My friend picked up in her mother’s life where her father left off. I imagine it’s painfully difficult to conceive a child in love and deliver them in heartache, but the absence of a child’s father (or mother) is neither their fault nor their responsibility. Ms. Tracy convinced herself that her daughter was born to offer her comfort and solace in her time of grief, because God wouldn’t give you something so beautiful at such an ugly time if it wasn’t done with you in mind. Right? Tyler was the distraction her mother needed to keep from focusing on her healing, it was easier to believe that the solution to her problems was already nestled neatly in her arms, loving her unconditionally, never to abandon her, always taking her side. She made a companion out of her child, tampering with the delicate balance between motherhood and mentorship, all to avoid the discomfort of scabbing up of old emotional wounds.

And while dodging her own healing, she missed a bigger opportunity to end the cycle of parental abuse with her daughter. She chose the pacification of her pain over the health of her family and while she may not feel the implications of that decision, her daughter is the walking embodiment of them. Instead of learning that a full range of emotions is a healthy thing and that it’s perfectly normal for adults to cry and process through them, Tyler’s mother modeled emotional manipulation. What it taught her was that emotions and their physical display are a means to an end, a way to have your needs met by the people around you. Instead of learning about emotional accountability, Ms Taylor her modeled emotional dishonesty. What it taught Tyler was that if you’re unable to meet your own needs, you can task someone else with the job, including your own child, because having your needs met is the ultimate priority. And what’s a little emotional support in exchange for the gift of life, food and shelter?

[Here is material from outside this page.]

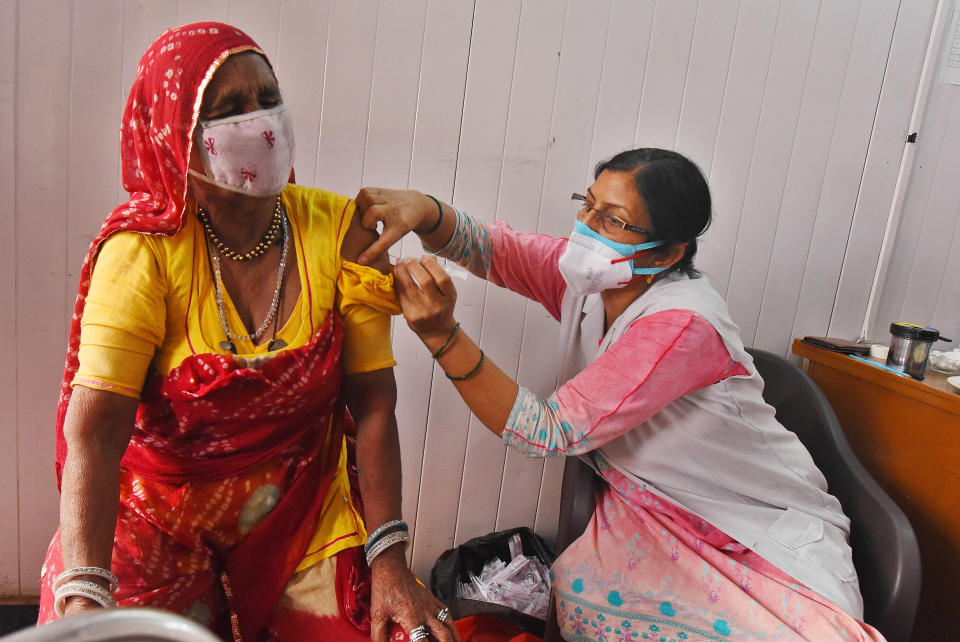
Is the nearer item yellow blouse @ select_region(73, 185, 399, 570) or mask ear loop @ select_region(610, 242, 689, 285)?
yellow blouse @ select_region(73, 185, 399, 570)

I feel for my friend and the countless other people who struggle to engage in relationships with the opposite sex because their parents occupy emotionally intimate spaces in their lives. Have you ever tried dumping your Mother? But the truth of the matter is that titles don’t heal us. A woman or a man with unresolved trauma will become a parent of the same nature, and if we’re not clear with ourselves that our healing is our responsibility, then we’ll assign those tasks to the people we love the most. It’s not a child’s job to heal their mother, or their father, or anyone for that matter. It’s not their job to pacify their parent through their poor decisions. And it’s certainly not their job to help their parent process the pain of their failed relationships, even the one with the child’s biological parent. We need to learn to break up with people who lure us into one-sided, unrequited relationships, especially if those people are our parents. It’s no longer sufficient to recognize the patterns, we have to be willing to break the cycles. And for many of us, these cycles start at home.

One thought on “It’s Not A Child’s Job To Heal Their Wounded Mother

  1. I leave on another continent from my mother, and even that far apart it is hard for me to ‘break up’ with her and grow up. I am on the journey of forgiving her and accepting that she is just who she is without constantly trying to fix her and without feeling resentful towards her. I had an argument with her this weekend and it feels like it did set me back in my mental well-being. I couldn’t help it but I spent the following day after the argument feeling sad, empty and resentful. Thank you so much for this article.